My SD had to learn the hard way, she's living with DHs sister now, but with none of the luxuries in life she once had. This is the path she chose for herself being an out of control teen.  I feel bad for her, but some people have to learn the hard way.

Always be there for your SD, but I believe she will have to learn the hard way.

She will resent you for interfering with the life she is choosing for herself, but someday she will look back on her life and realize you were only trying to love her and you did have her best intrest at heart.  Believe it or not there are children who want nothing in life and would rather struggle than take the advise of a loving parent.

Your heart is in the right place and you sound like a wonderful Step, but you cannot fix someone elses broken child.

Your husband may say "what am I going to do", but you are the woman of the house.  At 16 it sounds like SD is running your house.
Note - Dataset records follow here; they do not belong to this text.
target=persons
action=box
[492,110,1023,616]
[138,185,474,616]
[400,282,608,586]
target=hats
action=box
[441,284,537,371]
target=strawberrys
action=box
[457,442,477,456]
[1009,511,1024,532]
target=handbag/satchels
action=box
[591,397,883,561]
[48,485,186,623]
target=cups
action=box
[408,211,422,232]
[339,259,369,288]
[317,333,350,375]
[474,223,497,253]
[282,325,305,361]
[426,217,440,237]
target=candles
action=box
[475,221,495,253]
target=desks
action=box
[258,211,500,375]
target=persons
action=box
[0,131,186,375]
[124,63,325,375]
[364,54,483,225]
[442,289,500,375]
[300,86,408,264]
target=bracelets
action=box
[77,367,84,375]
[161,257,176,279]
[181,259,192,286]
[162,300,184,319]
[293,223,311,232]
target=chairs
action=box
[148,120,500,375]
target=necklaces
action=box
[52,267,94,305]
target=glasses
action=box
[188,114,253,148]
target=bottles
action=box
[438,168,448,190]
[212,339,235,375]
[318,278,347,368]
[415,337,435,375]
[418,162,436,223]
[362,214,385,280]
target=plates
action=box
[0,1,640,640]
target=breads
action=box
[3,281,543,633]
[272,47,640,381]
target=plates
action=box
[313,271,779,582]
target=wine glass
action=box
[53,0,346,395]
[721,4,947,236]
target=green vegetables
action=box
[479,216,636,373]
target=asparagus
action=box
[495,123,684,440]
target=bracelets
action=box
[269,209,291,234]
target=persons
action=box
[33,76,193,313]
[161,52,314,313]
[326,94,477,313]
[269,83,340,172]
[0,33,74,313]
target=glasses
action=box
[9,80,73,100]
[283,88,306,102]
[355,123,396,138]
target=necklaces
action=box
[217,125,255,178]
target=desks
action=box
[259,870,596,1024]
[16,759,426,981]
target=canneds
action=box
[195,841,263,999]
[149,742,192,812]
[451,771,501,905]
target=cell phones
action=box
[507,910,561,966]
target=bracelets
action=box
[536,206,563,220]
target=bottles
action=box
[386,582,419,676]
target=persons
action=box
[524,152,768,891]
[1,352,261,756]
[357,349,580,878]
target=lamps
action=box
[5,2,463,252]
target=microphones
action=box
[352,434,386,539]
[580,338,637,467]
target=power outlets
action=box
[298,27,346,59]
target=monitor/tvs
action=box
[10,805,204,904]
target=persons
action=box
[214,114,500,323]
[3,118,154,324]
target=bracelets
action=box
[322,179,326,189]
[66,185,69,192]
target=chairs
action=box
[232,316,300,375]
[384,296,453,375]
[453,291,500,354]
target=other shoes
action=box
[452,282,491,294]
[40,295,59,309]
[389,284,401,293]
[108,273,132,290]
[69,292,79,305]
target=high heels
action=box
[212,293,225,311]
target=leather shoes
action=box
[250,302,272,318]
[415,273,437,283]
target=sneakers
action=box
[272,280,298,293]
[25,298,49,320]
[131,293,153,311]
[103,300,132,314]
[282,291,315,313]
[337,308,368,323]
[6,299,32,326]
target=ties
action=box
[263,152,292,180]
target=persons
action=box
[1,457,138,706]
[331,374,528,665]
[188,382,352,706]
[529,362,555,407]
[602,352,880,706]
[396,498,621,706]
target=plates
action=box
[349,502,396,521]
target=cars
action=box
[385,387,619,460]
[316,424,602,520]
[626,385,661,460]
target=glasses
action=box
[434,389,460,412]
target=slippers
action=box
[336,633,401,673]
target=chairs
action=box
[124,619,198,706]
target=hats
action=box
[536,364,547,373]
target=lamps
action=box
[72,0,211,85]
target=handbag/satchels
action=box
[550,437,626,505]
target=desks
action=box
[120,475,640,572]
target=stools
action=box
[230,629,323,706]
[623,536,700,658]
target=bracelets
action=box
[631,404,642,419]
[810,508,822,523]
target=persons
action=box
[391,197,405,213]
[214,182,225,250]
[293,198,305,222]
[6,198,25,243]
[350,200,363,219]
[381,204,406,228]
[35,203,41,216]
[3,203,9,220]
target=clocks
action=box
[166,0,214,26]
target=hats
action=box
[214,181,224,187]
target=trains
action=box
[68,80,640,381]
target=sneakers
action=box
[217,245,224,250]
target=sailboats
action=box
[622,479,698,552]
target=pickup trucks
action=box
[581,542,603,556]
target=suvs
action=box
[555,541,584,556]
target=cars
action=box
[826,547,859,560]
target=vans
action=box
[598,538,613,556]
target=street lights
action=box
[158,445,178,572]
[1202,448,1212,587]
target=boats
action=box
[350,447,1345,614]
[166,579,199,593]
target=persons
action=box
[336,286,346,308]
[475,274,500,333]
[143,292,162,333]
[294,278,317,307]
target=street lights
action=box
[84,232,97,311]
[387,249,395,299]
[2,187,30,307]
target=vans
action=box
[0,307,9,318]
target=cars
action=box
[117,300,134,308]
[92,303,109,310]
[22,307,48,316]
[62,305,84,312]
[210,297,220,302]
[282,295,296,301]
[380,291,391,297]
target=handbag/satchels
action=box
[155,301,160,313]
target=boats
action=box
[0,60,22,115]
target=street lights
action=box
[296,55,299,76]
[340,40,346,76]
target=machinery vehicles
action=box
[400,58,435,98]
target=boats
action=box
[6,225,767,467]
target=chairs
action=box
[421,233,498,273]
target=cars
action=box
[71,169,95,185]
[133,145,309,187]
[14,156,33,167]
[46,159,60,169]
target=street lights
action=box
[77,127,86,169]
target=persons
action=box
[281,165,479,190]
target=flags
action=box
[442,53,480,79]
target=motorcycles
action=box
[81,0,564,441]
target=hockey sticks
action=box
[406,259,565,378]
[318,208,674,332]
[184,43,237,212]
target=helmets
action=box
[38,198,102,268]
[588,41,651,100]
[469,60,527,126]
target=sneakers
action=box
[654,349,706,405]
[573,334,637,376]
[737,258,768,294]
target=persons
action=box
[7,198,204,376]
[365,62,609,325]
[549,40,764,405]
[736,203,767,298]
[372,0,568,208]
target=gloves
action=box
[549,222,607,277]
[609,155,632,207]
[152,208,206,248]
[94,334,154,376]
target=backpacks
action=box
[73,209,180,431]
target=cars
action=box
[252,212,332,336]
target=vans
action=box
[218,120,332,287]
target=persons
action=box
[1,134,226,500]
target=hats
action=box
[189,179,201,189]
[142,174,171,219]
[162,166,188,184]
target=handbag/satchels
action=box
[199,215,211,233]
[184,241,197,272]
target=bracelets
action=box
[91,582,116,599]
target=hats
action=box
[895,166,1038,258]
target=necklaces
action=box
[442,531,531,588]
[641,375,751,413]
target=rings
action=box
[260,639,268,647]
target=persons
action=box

Set boundries and share your boundries with your husband, you need his support to assure SD is not controlling your home. It's a horrible predicament you're in, but you can only do the best you can.

I wish you the best.

KittenVonPurr's picture

Thank you! 

Over the past couple of months things have changed. She is facing more consequences for her actions. She has either become sneakier or more well behaved, I let you take a wild guess which one I'm suspecting. But when he does catch her acting in unacceptable ways, he does initiate loss of privileges. So there's that. 

After she returned from her Mom's, who got more rights from the court, she was very verbal about me not being her mom and to stop parenting her. Her wish was my command and she is now being treated like a roommate, I dont help her with anything and only do the most basic necessities for her, such as cooking, which is for the three of us. She asks anything such as me picking up snacks from the store, she has to ask her Dad. She doesnt like it, but hey, she wants it that way. The phrase 'Not my problem' has been uttered by me many many times since then, and I'm sure I'll say it millions more. 

I was very adamant that she go on birth control after she went off the pill in May, and between the doctor's office dragging their feet and his insane work schedule they finally made it in about a month and a half ago. She was told that the implant can be placed a certain time after her period, which she said started 2 days after the appointment, but she failed to tell him and I've been doing some math, and I'm the one buying her tampons, which leads me to the conclusion that there is a possibility that she may already be pregnant. Yup. I know if that is the case she will not get any help from me at all. I don't do babies, never have, never will. 

Her continued fascination, and association, with people in jail and drugs is worrisome but at this point I just don't care, as I have taken all the steps to not be legally responsible for her in any way, shape, or form. I continue to pray for her 18th birthday to come as she has said many many times that she will move out that day. Shit, I'll bake her a goodbye cake! Her father and I are moving 3 states away as soon as she's out of the house (or when she graduates high school), so we won't have to deal with her adult escapades at that time. By everything I've seen she will end up on drugs and in jail, and we want to have some distance between us and that train wreck. 

As you said, she may look back one day and realize that I came in with truly just wanting tru best for her, but I doubt it from what I've seen so far. 

Harry's picture

It very hard to fix a Broken  child.  BF must have money, she gets money from sex.  For booze and drugs. It’s a losing battle 

Rags's picture

A write off is a write off.  Write her off.  And if she wants to live parenting free... she can live elsewhere.  The problem with mini-adults is that they have a mouth and no brains.  Let her mouth set the date for rekeying the locks which IMHO is long past over due.

KittenVonPurr's picture

I've pretty much completely disengaged. His and my relationship is amazing and she's put herself on the outside looking in, instead of being part of it like we tried in the beginning.